1– Al momento de concertarse el contrato de seguro, la aseguradora evalúa el riesgo cubierto y en base a éste acepta la propuesta de seguro que el asegurado le formula. Por ello el riesgo cubierto y el excluido tienen en común que ambos deben encontrarse expresamente previstos, y este último, de no surgir prístino de la póliza, debe ser interpretado en forma restricta. No corresponde ni ampliar ni restringir el riesgo en forma analógica, razón por la cual debe encontrarse comprendido todo supuesto amparado en la descripción general del riesgo, excepto aquellos casos expresamente excluidos.
2– La Suprema Corte tiene dicho que no hay razón legal para delimitar los derechos del asegurador prescindiendo de los términos del contrato de seguro, que la ley reconoce como fuente de la obligación y al que se halla circunscripto el alcance de su responsabilidad.

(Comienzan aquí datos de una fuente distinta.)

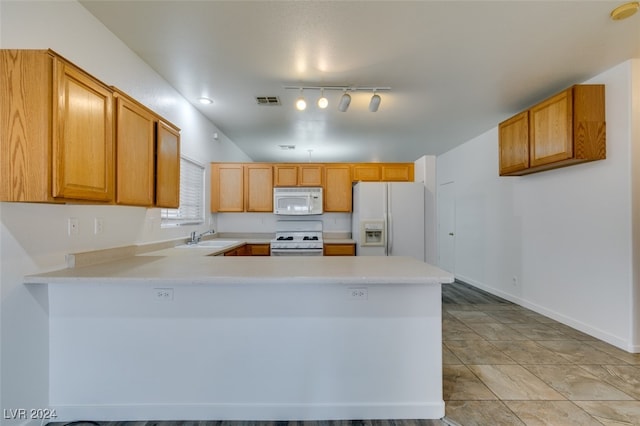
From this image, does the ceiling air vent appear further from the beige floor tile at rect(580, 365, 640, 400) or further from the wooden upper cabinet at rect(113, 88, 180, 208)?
the beige floor tile at rect(580, 365, 640, 400)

3– La exclusión de cobertura significa un supuesto de limitación del riesgo. La causal de limitación de cobertura debe ser entendida como un riesgo no cubierto por el asegurador y por ende que no ha percibido prima sobre éste. Por ello habrá riesgo excluido o evento no cubierto todas las veces que el siniestro se verifique en circunstancias que el contrato las prevea como no idóneas para hacer funcionar la cobertura asegurativa. Esto es así pues la cláusula limitativa o exonerativa de responsabilidad tiene como propósito eliminar o exonerar, total o parcialmente, la obligación de reparar y, consecuentemente, el derecho del damnificado a exigir el resarcimiento.
4– Las cláusulas de exclusión de cobertura forman parte de la individualización del riesgo, motivo por lo cual, de constar en la póliza, producen como efecto inmediato que, ocurrido el siniestro, dentro de las circunstancias que en forma expresa, taxativa y clara expresa la limitación del riesgo, no existe obligación resarcitoria alguna por ausencia de cobertura. Claro está que la conducta del asegurado, dentro de la descripta como causal de exclusión, debe haber obrado como nexo de causación suficiente entre el hecho y el resultado dañoso, pues de lo contrario la causal de exclusión no tendría virtualidad.

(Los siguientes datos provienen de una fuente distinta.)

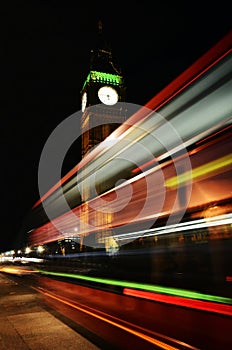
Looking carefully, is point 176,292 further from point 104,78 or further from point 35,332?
point 104,78

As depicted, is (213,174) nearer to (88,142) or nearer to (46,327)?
(46,327)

5– En el sub lite, el demandado transitaba de contramano, en vía debidamente señalizada, y dicha conducta fue determinante para la producción del accidente, lo cual configura con suficiencia la conducta descripta en la causal de exclusión de cobertura, por no inclusión del riesgo.
Ergo, la exclusión objetiva de cobertura invocada por la citada en garantía es procedente y debe ser atendida.
6– Si bien el seguro es un contrato de los llamados en masa, es decir con condiciones generales uniformes que no pueden ser discutidas por el asegurado, resulta difícil que exista una cláusula abusiva inserta en él, pues ha sido revisado y pre aprobado por la autoridad de aplicación.
Cámara 5º CC de Cba. 19/2/07. Sentencia Nº 3.